4 Feb 2017

Sport: Big 7s weekend for Samoa, Fiji and PNG

1:04 pm on 4 February 2017

Sir Gordon Tietjens is demanding consistency from Samoa at this weekend's Sydney Sevens.

Sir Gordon Tietjens said the Wellington Sevens was a well run tournament but the city had been like a 'ghost town'.

Sir Gordon Tietjens said the Wellington Sevens was a well run tournament but the city had been like a 'ghost town'. Photo: AFP

The Manu finished a disappointing 13th in Wellington last weekend, in his first tournament in charge.

The former All Blacks Sevens coach said the players "let themselves down" during the pool stages and were made to pay for ill discipline and "woeful" defence.

Tietjens said wins against Papua New Guinea and Russia gave them some much needed confidence he hopes would carry through into this weekend.

"With these guys you just don't want to get up for the bigger teams. It's about also producing good performances with the lesser teams that you should beat - the ones that are under you on the ladder," he said.

"They're the ones that you should beat - not just Fiji and the New Zealand - it's about getting up for every game you play. I've always said as a coach that every game in whatever tournament you play you play as a final and to win a tournament you've got to win six finals."

Samoa face Olympic and World Series champions Fiji in a Pacific derby first up before a couple of tricky encounters against France and Wales.

"There's always going to be a lot of bumps in the road and I've got to get used to those. I'm dealing with a totally different team [from] New Zealand to Samoa and that's the challenge," he said.

"I've had a pretty successful time as a coach...I don't mind ever losing as long as the players that you're coaching go out and give it their all. Failure - yeah it hurts but not if you've given everything you've got, and that to me is everything."

"To me, if the players come off, win or lose, if they've lost but they've put their bodies on the line, they've emptied the tank, then to me that's all I care about."

Fiji sevens coach Gareth Baber will experience some more firsts during this weekend's World Series tournament in Sydney.

Hong Kong sevens coach Gareth Baber will take charge of Olympic champions Fiji in January.

Hong Kong sevens coach Gareth Baber will take charge of Olympic champions Fiji in January. Photo: Andy Jones / Hong Kong Rugby Union / AFP

The 44 year-old is a former Wales sevens representative and spent three years on the team's coaching staff, the last two as head coach.

But he's never coached against his countrymen - that is until this weekend.

He'll also experience his first Pacific derby against Samoa at Allianz Stadium before meeting France in their final Pool B encounter.

"Yeah, strange - the first time I will ever coach against Wales. I don't know how I feel about that, I must admit. But the Samoan one is good but, again, those are the things that are looked upon externally," he said.

"Our job is to get the focus to the players and the direction they need to make sure they deliver on the weekend."

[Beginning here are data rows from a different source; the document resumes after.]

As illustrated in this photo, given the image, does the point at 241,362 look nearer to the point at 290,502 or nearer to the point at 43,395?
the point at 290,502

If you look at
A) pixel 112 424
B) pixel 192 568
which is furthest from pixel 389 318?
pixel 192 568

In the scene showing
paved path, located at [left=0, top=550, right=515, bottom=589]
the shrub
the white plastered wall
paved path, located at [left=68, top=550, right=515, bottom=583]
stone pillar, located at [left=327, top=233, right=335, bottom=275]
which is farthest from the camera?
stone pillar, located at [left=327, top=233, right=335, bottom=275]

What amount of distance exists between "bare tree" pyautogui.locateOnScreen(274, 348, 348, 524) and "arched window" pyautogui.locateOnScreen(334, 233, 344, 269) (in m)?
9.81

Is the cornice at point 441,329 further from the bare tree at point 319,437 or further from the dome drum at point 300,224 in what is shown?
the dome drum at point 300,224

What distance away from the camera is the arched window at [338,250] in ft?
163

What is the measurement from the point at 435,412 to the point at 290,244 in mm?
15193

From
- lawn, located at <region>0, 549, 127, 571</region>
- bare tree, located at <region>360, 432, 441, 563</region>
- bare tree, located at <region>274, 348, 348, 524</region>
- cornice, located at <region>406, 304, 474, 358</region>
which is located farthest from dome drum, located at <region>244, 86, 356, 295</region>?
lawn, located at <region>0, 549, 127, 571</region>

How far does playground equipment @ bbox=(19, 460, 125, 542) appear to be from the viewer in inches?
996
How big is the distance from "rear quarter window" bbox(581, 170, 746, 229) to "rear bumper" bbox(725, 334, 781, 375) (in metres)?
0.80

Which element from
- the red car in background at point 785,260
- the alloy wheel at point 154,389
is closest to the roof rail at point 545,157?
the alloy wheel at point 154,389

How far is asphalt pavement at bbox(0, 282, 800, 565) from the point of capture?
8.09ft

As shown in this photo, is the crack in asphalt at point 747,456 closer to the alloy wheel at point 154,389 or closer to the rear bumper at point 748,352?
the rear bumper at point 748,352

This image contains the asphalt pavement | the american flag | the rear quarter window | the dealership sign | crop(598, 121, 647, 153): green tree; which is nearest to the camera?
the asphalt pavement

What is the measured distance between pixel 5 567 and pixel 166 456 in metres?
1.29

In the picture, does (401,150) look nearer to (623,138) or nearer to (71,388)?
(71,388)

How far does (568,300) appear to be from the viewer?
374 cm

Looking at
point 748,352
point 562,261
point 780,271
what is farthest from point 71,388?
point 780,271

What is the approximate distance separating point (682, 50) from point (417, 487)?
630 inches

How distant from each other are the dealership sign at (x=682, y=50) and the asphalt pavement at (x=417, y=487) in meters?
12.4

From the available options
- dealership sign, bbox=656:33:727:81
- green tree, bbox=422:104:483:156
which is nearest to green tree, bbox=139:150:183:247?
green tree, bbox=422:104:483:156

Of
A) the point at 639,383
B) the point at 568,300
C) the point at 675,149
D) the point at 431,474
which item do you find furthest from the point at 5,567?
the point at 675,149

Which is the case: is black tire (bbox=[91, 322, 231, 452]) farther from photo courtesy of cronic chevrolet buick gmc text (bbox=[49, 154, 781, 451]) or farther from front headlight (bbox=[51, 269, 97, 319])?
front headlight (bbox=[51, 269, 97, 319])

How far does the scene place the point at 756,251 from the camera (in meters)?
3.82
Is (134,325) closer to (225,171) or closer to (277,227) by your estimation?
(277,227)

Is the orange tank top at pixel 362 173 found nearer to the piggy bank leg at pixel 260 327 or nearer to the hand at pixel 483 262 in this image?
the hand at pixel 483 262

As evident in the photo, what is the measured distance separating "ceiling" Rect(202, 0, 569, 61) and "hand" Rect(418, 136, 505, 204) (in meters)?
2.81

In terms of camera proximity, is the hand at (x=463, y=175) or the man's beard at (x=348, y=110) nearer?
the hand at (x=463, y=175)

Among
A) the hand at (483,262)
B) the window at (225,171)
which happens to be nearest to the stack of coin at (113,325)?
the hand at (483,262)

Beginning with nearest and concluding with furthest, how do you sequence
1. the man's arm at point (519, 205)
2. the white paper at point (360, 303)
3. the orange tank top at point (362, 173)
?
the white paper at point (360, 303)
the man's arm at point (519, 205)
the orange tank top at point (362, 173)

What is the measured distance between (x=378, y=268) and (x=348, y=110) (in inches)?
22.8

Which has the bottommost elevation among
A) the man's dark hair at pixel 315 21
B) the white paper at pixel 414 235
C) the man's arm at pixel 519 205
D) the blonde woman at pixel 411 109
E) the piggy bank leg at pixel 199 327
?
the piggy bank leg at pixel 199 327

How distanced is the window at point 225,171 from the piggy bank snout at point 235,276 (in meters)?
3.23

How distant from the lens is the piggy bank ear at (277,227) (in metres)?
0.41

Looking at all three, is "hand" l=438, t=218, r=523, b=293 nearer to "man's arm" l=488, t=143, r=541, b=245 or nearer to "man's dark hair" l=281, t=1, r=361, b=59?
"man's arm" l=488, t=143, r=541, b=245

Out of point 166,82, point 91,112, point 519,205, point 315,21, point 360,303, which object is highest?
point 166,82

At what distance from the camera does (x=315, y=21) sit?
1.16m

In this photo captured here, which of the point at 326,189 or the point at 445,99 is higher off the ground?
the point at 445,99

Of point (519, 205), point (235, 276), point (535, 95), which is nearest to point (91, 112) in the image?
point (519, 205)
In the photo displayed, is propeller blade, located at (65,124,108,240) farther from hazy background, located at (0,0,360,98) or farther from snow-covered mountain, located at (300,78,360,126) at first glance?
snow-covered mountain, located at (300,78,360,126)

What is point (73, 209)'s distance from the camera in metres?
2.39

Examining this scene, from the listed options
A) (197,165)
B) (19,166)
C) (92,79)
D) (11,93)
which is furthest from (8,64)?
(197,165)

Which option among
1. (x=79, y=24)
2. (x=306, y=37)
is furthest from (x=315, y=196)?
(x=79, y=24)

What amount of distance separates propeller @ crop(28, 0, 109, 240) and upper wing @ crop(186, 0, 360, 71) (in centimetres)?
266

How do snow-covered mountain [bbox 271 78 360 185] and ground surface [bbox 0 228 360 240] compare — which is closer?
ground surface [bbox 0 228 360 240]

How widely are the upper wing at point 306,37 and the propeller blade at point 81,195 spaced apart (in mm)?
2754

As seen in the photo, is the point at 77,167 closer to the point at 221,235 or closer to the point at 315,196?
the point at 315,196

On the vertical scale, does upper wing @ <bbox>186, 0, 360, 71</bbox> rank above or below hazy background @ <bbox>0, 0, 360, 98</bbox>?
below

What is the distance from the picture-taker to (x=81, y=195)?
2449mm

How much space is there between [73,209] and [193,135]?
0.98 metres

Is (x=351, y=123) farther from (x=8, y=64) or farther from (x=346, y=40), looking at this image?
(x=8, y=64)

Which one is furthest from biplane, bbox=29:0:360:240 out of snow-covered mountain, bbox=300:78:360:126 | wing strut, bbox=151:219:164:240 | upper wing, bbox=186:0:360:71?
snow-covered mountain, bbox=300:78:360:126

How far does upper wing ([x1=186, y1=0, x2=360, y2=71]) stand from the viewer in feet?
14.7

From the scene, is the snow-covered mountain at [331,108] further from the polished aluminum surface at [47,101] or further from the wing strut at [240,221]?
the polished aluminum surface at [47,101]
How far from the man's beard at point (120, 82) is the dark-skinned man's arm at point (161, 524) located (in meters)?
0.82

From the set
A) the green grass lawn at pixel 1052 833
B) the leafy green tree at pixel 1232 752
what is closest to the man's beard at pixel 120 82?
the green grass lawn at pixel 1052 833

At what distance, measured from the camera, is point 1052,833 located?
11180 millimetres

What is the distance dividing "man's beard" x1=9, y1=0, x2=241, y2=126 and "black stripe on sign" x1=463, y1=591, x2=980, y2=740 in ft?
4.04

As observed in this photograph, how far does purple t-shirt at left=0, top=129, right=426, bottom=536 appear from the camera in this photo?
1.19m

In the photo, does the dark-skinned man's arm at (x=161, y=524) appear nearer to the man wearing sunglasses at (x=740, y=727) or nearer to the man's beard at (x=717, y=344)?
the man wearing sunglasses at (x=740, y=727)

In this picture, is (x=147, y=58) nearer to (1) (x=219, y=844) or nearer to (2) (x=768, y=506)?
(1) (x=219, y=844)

"They will do it themselves - I don't need to really do that for them so certainly myself and Naca [Cawanibuka] and the staff, who have been excellent all weekend [in Wellington] will look at doing that again for the final weekend," Baber said.

Fiji are second in the World Series standings after three rounds.

Gareth Baber said most teams, including Fiji, are still in a transition phase post Olympics but South Africa definitely have a jump on the rest of the competition.

Papua New Guinea are embracing a rare second chance on the men's World Sevens Series.

Papua New Guinea sevens coach Dougie Guise.

Papua New Guinea sevens coach Dougie Guise. Photo: RNZI

The Pukpuks lost all five games at the Wellington Sevens, in what was their first World Series appearance in two years.

Coach Dougie Guise said their systems and structures were effective but they were unable to sustain their performances for a full 14 minutes.

It gets even harder this weekend, with New Zealand, Australia and Wellington third place getters Scotland in their pool in Sydney.

With a tournament under their belts, Guise expects big improvements from his players.

"Like I keep telling the boys these are the teams that we want to come and play against and challenge ourselves with, so we can gauge where we are at and what we really need to do to be better rugby players. I'm excited to be having a go at these big teams."

Dougie Guise said the Wellington and Sydney tournaments are all part of their wider preparation for April's World Series Qualifier in Hong Kong.